====== TRECHO DA PÁGINA
A Câmara dos Deputados aprovou, na última semana, com 260 votos favoráveis e 111 contrários, o chamado “Novo Marco de Garantias” (Projeto de Lei 4188/21) – que agora segue para votação no Senado. De autoria do presidente Jair Bolsonaro, o projeto pretende ampliar as possibilidades de penhora do “bem de família” pelos bancos, o que, vulgarmente falando, significa dizer que os bancos passarão a ter o poder de tomar a única casa de uma família que fique inadimplente.
O “bem de família” consiste no imóvel residencial próprio do casal ou da unidade familiar. Sua proteção contra a penhora surgiu em uma lei texana de 1839 (“Homestead Act”), reproduzida em diversos Estados dos EUA e que chegou ao Brasil em 1990, pela Lei 8.009. O STJ, por meio da súmula 364, estendeu a impenhorabilidade também ao imóvel pertencente a pessoas solteiras, separadas e viúvas.
A justificativa dessa medida é simples. Todo ser humano depende de um mínimo de alimentação, vestuário, lazer, habitação, etc., para viver com dignidade. Por ser o imóvel residencial um bem essencial à subsistência, estipulou-se que o bem de família, salvo raras exceções, não seria passível de penhora mesmo que o proprietário possuísse dívidas. Não poderia, portanto, o direito creditício de uma instituição financeira se impor perante o direito à habitação de uma família.
É exatamente contra essa saudável intervenção do Estado na economia que a proposta do presidente Bolsonaro pretende investir quando propõe a ampliação da possibilidade de penhora dos bens de família! Um governo supostamente aguerrido na luta pela família busca favorecer os poderosos das instituições financeiras em detrimento justamente de quem diz defender. Esse tipo de percepção de prioridades só pode estar embotado por mistura de cegueira ideológica e ganância sem limites.
============
====== LISTAGEM EXTRAÍDA
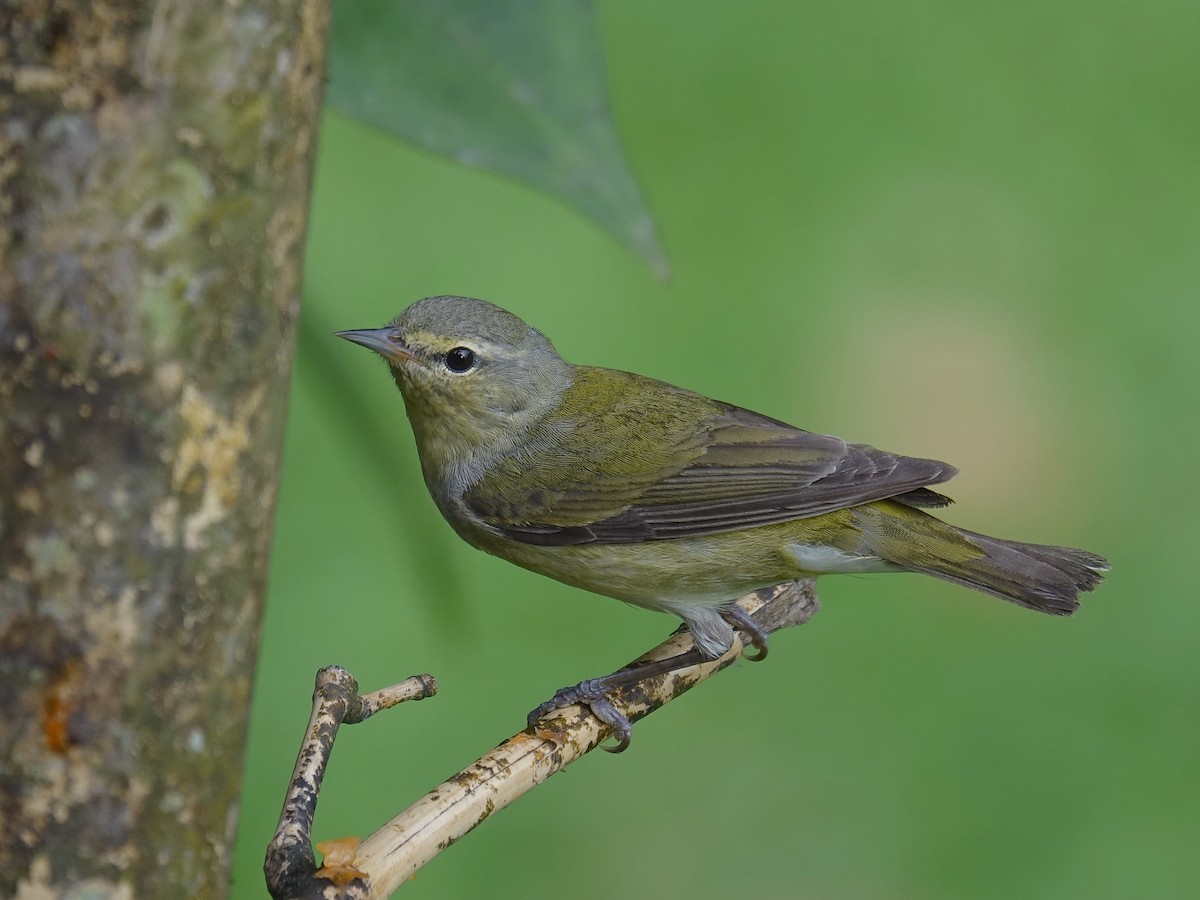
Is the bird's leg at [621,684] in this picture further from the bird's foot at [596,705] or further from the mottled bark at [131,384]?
the mottled bark at [131,384]

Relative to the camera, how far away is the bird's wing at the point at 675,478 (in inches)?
137

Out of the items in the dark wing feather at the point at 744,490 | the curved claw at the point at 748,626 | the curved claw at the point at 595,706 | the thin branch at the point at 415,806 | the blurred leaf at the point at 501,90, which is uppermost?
the blurred leaf at the point at 501,90

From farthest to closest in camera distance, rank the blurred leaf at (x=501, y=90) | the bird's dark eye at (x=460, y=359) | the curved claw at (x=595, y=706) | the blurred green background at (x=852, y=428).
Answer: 1. the blurred green background at (x=852, y=428)
2. the bird's dark eye at (x=460, y=359)
3. the curved claw at (x=595, y=706)
4. the blurred leaf at (x=501, y=90)

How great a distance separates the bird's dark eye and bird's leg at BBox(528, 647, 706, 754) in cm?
88

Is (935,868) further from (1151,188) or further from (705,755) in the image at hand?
(1151,188)

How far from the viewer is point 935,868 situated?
5.55 m

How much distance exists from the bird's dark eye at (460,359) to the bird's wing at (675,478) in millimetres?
275

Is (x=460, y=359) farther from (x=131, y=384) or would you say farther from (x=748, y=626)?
(x=131, y=384)

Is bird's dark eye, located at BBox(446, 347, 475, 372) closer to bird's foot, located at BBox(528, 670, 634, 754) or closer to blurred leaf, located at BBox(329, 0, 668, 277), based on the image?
bird's foot, located at BBox(528, 670, 634, 754)

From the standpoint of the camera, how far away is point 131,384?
163 cm

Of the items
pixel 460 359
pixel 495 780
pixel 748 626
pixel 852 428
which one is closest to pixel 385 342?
pixel 460 359

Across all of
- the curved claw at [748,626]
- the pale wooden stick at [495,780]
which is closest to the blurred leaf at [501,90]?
the pale wooden stick at [495,780]

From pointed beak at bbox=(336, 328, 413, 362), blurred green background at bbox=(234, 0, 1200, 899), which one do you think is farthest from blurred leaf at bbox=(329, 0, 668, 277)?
blurred green background at bbox=(234, 0, 1200, 899)

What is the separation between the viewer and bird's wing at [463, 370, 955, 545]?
3488 mm
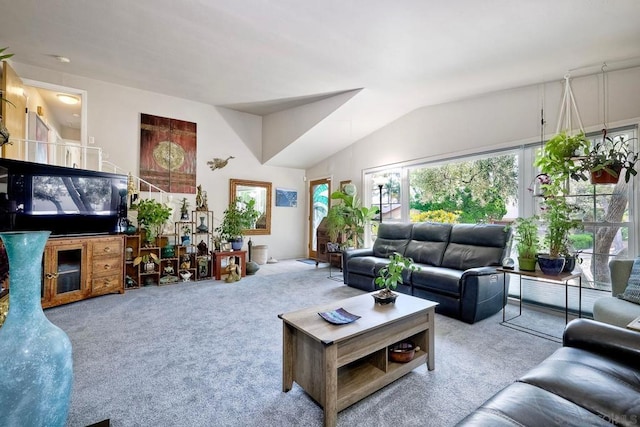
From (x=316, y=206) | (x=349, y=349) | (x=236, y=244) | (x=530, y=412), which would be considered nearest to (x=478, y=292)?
(x=349, y=349)

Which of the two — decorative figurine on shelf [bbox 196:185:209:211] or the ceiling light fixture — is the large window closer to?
decorative figurine on shelf [bbox 196:185:209:211]

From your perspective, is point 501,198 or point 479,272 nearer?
point 479,272

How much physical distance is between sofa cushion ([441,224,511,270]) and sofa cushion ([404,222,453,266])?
3.2 inches

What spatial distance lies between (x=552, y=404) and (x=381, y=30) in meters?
2.91

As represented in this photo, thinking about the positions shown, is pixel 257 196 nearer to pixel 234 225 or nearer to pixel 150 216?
pixel 234 225

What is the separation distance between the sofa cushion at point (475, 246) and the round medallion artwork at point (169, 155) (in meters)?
4.86

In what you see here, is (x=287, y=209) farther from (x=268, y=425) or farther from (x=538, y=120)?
(x=268, y=425)

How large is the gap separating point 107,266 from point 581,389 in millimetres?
4708

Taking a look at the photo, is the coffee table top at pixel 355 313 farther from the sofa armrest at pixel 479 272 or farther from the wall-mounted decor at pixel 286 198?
the wall-mounted decor at pixel 286 198

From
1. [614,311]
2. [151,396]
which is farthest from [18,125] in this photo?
============
TAREFA PROPOSTA – Pode reproduzir, sem nenhuma alteração, a parte do texto sobre a penhora do bem de família que começa nas palavras "É exatamente contra" e termina depois de "ganância sem limites."?

RESOLUÇÃO DO EXERCÍCIO –
É exatamente contra essa saudável intervenção do Estado na economia que a proposta do presidente Bolsonaro pretende investir quando propõe a ampliação da possibilidade de penhora dos bens de família! Um governo supostamente aguerrido na luta pela família busca favorecer os poderosos das instituições financeiras em detrimento justamente de quem diz defender. Esse tipo de percepção de prioridades só pode estar embotado por mistura de cegueira ideológica e ganância sem limites.